▶ [Exercise tasks]
(a) Reproduce verbatim the part of the DynamoDB capacity passage starting with "Mitigation Strategy 2: Auto" and going on through "for unused capacity.".
(b) Write the next part of the DynamoDB capacity passage, picking up after its final sentence.

▶ [Given passage]
* * *
One important caveat: even on-demand tables respect per-partition limits. Each partition can still only handle 3,000 RCUs and 1,000 WCUs. If you have a severe hot partition issue, on-demand mode doesn’t solve the underlying problem—you’ll still see throttling. You’d need to redesign your access pattern to distribute traffic more evenly.

Mitigation Strategy 2: Auto Scaling#

Auto scaling keeps you in provisioned mode but automates capacity adjustments based on demand. You specify a minimum and maximum capacity, and AWS automatically scales between those bounds based on actual consumption.

The AWS Application Auto Scaling service monitors your ConsumedReadCapacityUnits and ConsumedWriteCapacityUnits metrics. When consumption crosses a target utilization threshold (70% by default), auto scaling kicks in. If consumption exceeds the target, it increases capacity; if consumption drops below a lower threshold, it decreases capacity.

Auto scaling shines for predictable but growing workloads. As your application gains users, capacity grows automatically. You’re not throttled due to running out of capacity, and you’re also not over-provisioned paying for unused capacity.
* * *
▶ [Given information]
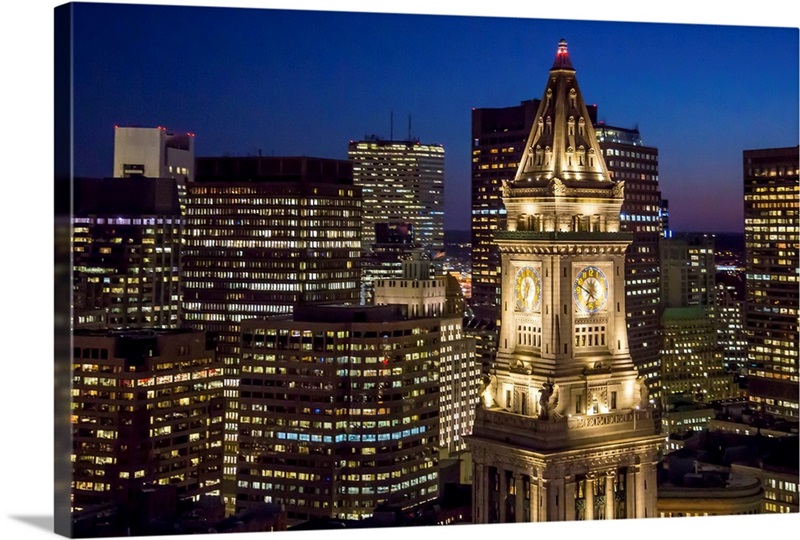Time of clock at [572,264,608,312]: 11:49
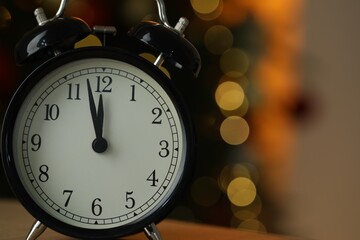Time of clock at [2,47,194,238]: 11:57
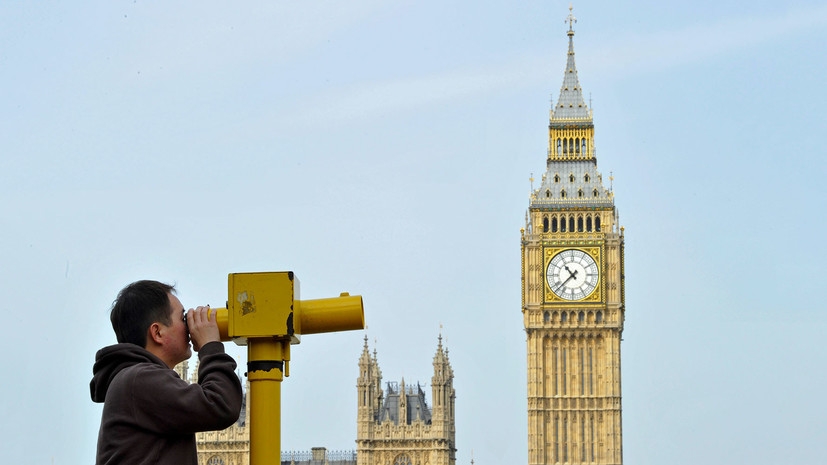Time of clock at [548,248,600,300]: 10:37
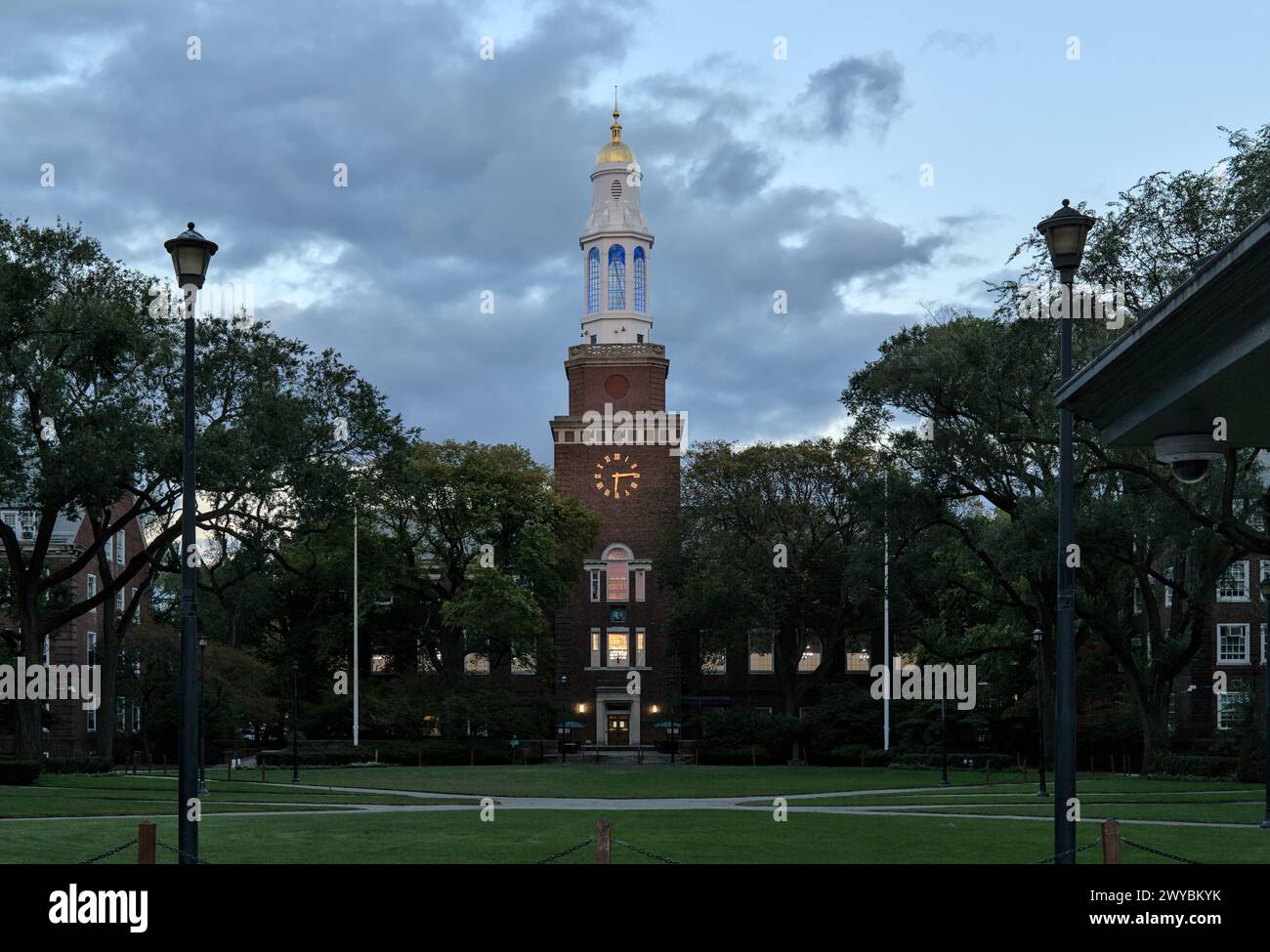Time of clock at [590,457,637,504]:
* * *
▶ [Answers to the exercises]
(a)
Mitigation Strategy 2: Auto Scaling#

Auto scaling keeps you in provisioned mode but automates capacity adjustments based on demand. You specify a minimum and maximum capacity, and AWS automatically scales between those bounds based on actual consumption.

The AWS Application Auto Scaling service monitors your ConsumedReadCapacityUnits and ConsumedWriteCapacityUnits metrics. When consumption crosses a target utilization threshold (70% by default), auto scaling kicks in. If consumption exceeds the target, it increases capacity; if consumption drops below a lower threshold, it decreases capacity.

Auto scaling shines for predictable but growing workloads. As your application gains users, capacity grows automatically. You’re not throttled due to running out of capacity, and you’re also not over-provisioned paying for unused capacity.

(b)
The implementation involves creating a scaling policy for your table:

aws application-autoscaling register-scalable-target \
  --service-namespace dynamodb \
  --resource-id table/MyTable \
  --scalable-dimension dynamodb:table:WriteCapacityUnits \
  --min-capacity 100 \
  --max-capacity 5000

aws application-autoscaling put-scaling-policy \
  --policy-name MyTableScaling \
  --service-namespace dynamodb \
  --resource-id table/MyTable \
  --scalable-dimension dynamodb:table:WriteCapacityUnits \
  --policy-type TargetTrackingScaling \
  --target-tracking-scaling-policy-configuration \
  TargetValue=70,PredefinedMetricSpecification={PredefinedMetricType=DynamoDBWriteCapacityUtilization}

The limitation of auto scaling is its reaction time. There’s a delay between when consumption increases and when scaling occurs—typically several minutes. During sudden traffic spikes, you can still experience throttling before auto scaling adds capacity. This makes it less suitable for truly bursty or unpredictable workloads.

Mitigation Strategy 3: Adaptive Capacity#

Introduced by AWS to address the hot partition problem, adaptive capacity is a feature of DynamoDB that automatically increases capacity to hot partitions when it detects an uneven distribution of traffic.

If you have 10 partitions and one is consistently receiving more traffic than others, adaptive capacity detects this imbalance and temporarily boosts that partition’s capacity, borrowing from underutilized partitions. This is done automatically and transparently—you don’t configure anything.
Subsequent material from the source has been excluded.